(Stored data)
_____
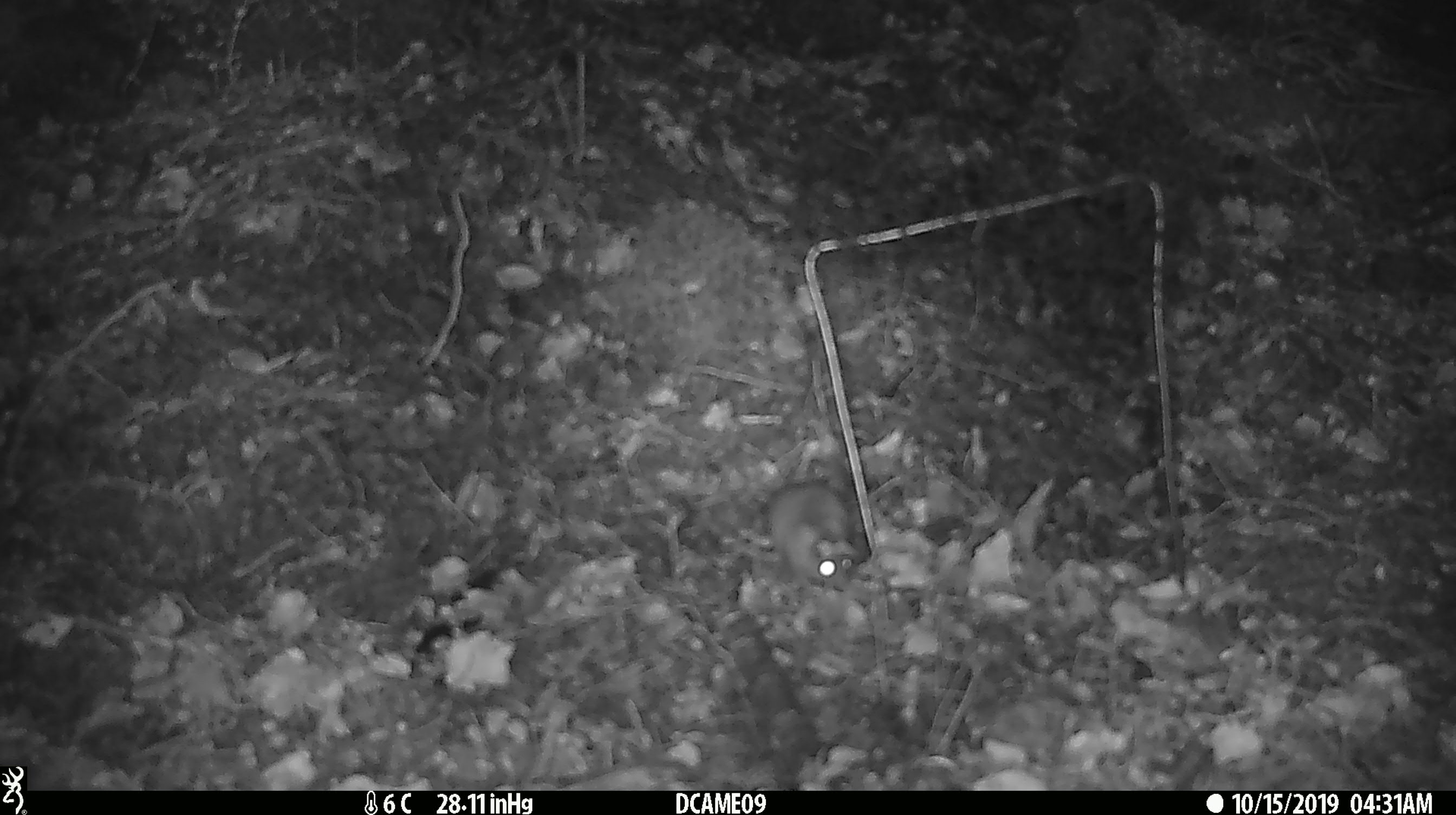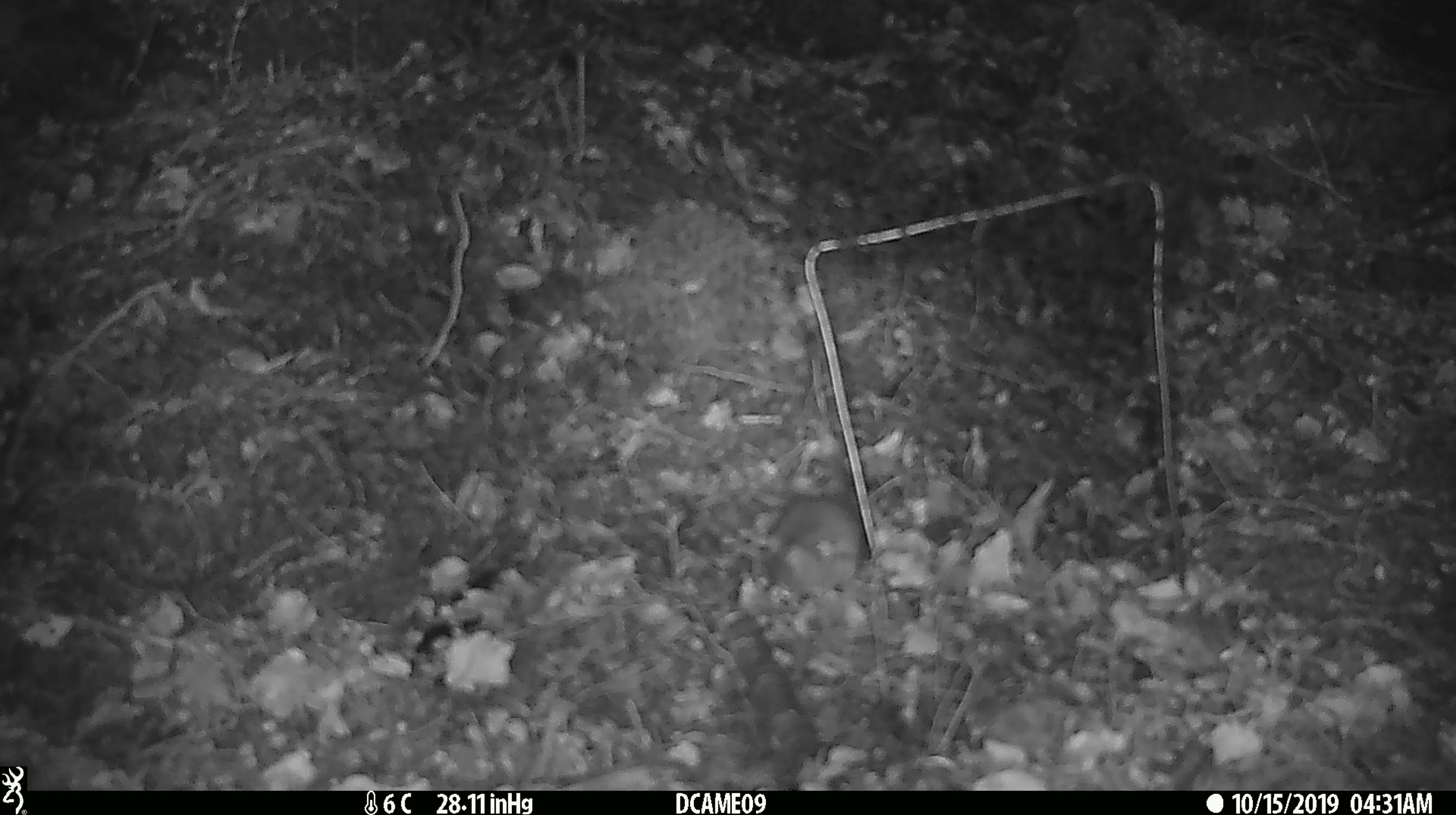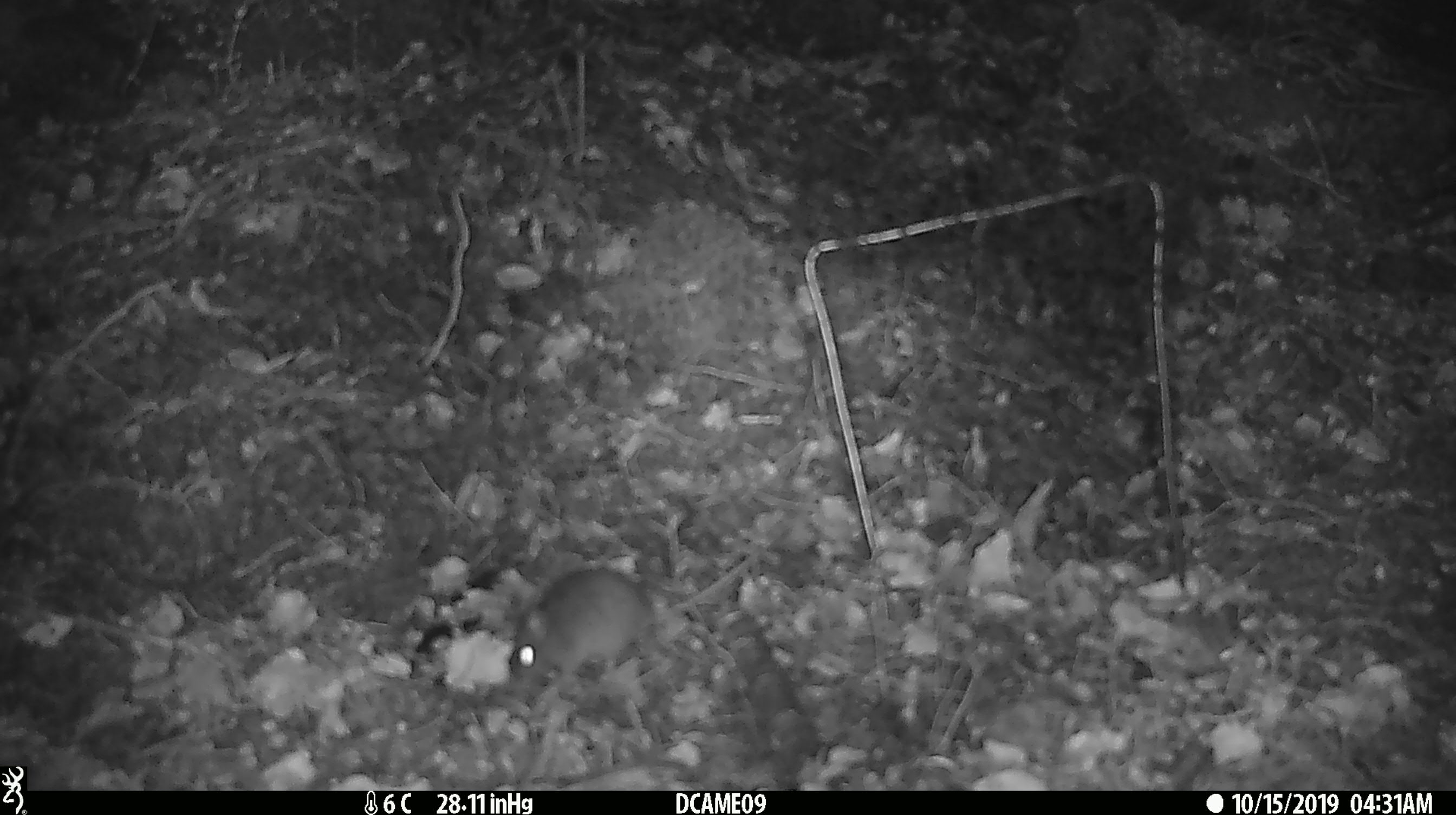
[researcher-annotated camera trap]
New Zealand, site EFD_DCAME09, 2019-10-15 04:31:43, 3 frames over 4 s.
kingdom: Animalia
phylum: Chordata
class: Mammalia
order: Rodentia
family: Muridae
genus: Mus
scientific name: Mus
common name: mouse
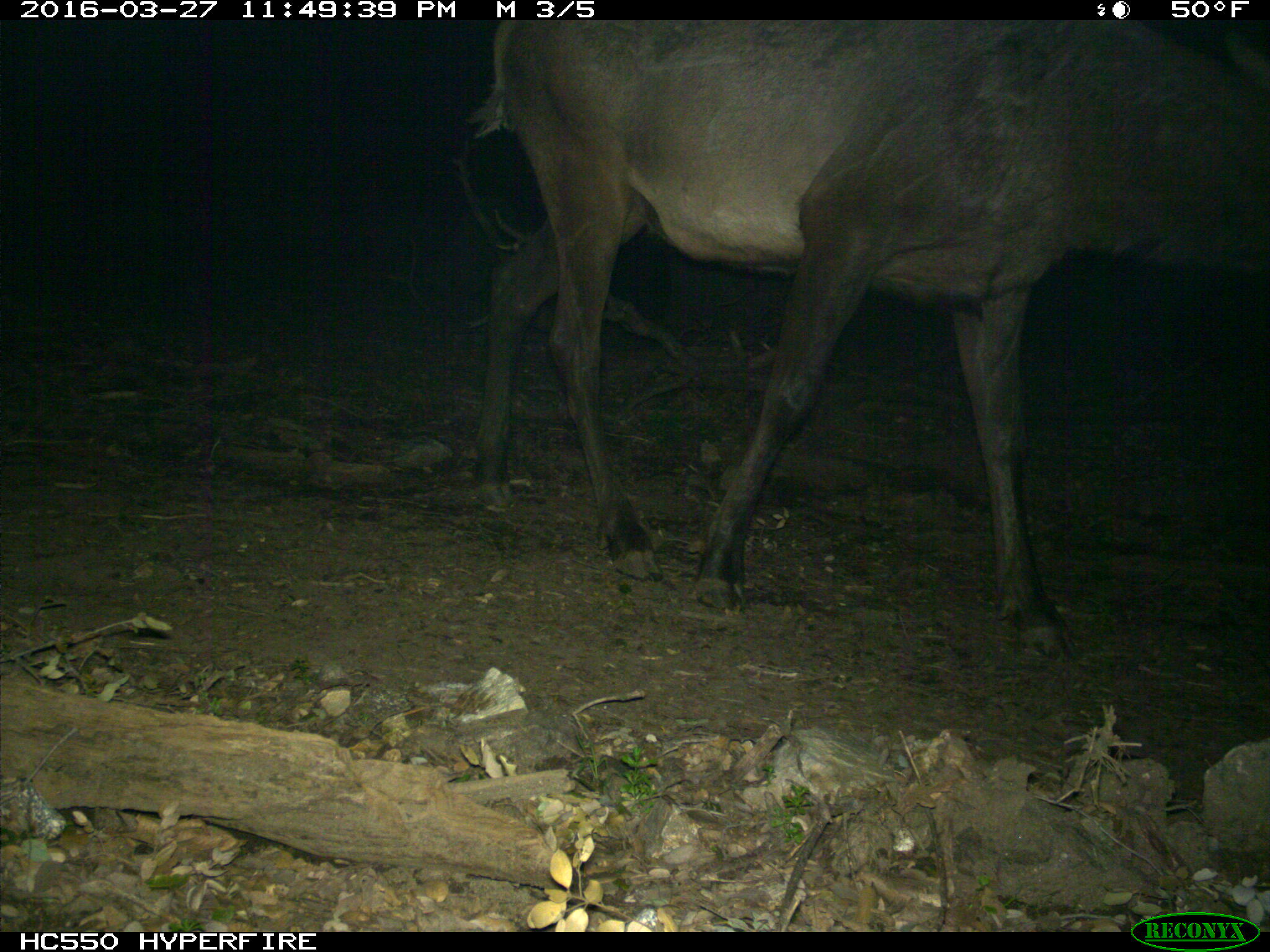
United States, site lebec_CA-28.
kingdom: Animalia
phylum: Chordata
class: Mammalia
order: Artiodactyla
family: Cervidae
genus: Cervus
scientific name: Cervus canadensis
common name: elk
_____
- What to do -
Each record above should be copied character for character, with pictures dropped.

- Written response -
[researcher-annotated camera trap]
New Zealand, site EFD_DCAME09, 2019-10-15 04:31:43, 3 frames over 4 s.
kingdom: Animalia
phylum: Chordata
class: Mammalia
order: Rodentia
family: Muridae
genus: Mus
scientific name: Mus
common name: mouse
United States, site lebec_CA-28.
kingdom: Animalia
phylum: Chordata
class: Mammalia
order: Artiodactyla
family: Cervidae
genus: Cervus
scientific name: Cervus canadensis
common name: elk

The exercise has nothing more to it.